EIN SCHEINFLUGHAFEN NAHE DER VOHRENER HÖHE

Aufmerksam registriert ein Leistungskurs Deutsch des Mariengymnasiums im Warendorfer Kreisarchiv, unter welchen Bedingungen die Bevölkerung des Kreises die Realität des Zweiten Weltkrieges wahrgenommen hat.

Von Gerold Paul

Der Zweite Weltkrieg bildet den Hintergrund für die Recherche des Leistungskurses im Kreisarchiv. Mit großer Akribie nämlich hat der Autor Arno Geiger aus ähnlichen Archiven exzerpiert, als er daran ging, über diesen Krieg zu schreiben. Worauf er sich einließ, als er den Roman „Unter der Drachenwand“ verfasste, der mittlerweile zum Abiturkanon in NRW gehört? „Ach, ich möchte immer ein dreidimensionales Bild von der Welt bekommen, und der Blick aus nur einem Fenster, den finde ich nicht so spannend wie den Blick aus sehr unterschiedlichen Fenstern. Und dann kommen so perspektivische Brechungen auch, manches relativiert das andere“, sagt der Autor in einem Interview von 2018. So wird der Blick des obersten Feldherrn erweitert um den Blick des Soldaten, der nach einer schweren Kriegsverletzung ins Lazarett gelangt.
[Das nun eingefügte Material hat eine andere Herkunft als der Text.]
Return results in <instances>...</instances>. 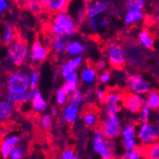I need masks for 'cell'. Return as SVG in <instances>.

Man will sich die gute Laune im Krieg nicht verderben lassen

Ähnliche Erfahrungen sammeln die Schüler des Mariengymnasiums im Archiv. Während eine Gruppe die Berichte aus Lazaretten, darunter einem Pferdelazarett, exzerpiert, überdenkt eine andere die Sichtweise eines britischen Piloten, der sich von einem nahe der Vohrener Höhe errichteten Scheinflughafen nicht täuschen lässt. Fotos von Bombenabwürfen im Kreis, Extrablätter der „Glocke“, Lebensmittelkarten, eine Einladung zu einem „Kellerfest“ – denn man will sich die gute Laune nicht verderben lassen. Die Kriegschronik des Kreisarchivs bietet einen enormen Vorrat an Dokumenten, die die Schüler, begleitet von Archivar Frank Schirrmacher und Deutschlehrer Gerold Paul, auswerten können.

Einige Kursteilnehmer kennen das Archiv bereits aus dem Projektkurs „Auschwitz – Erinnern gegen das Vergessen“, die anderen sind überrascht: „Ich habe nicht gewusst, dass man dem Zweiten Weltkrieg hier so nahe kommt!“, heißt es von einer Schülerin. Archivar Frank Schirrmacher ist auf die weitere Verwendung der Exzerpte im Unterricht gespannt.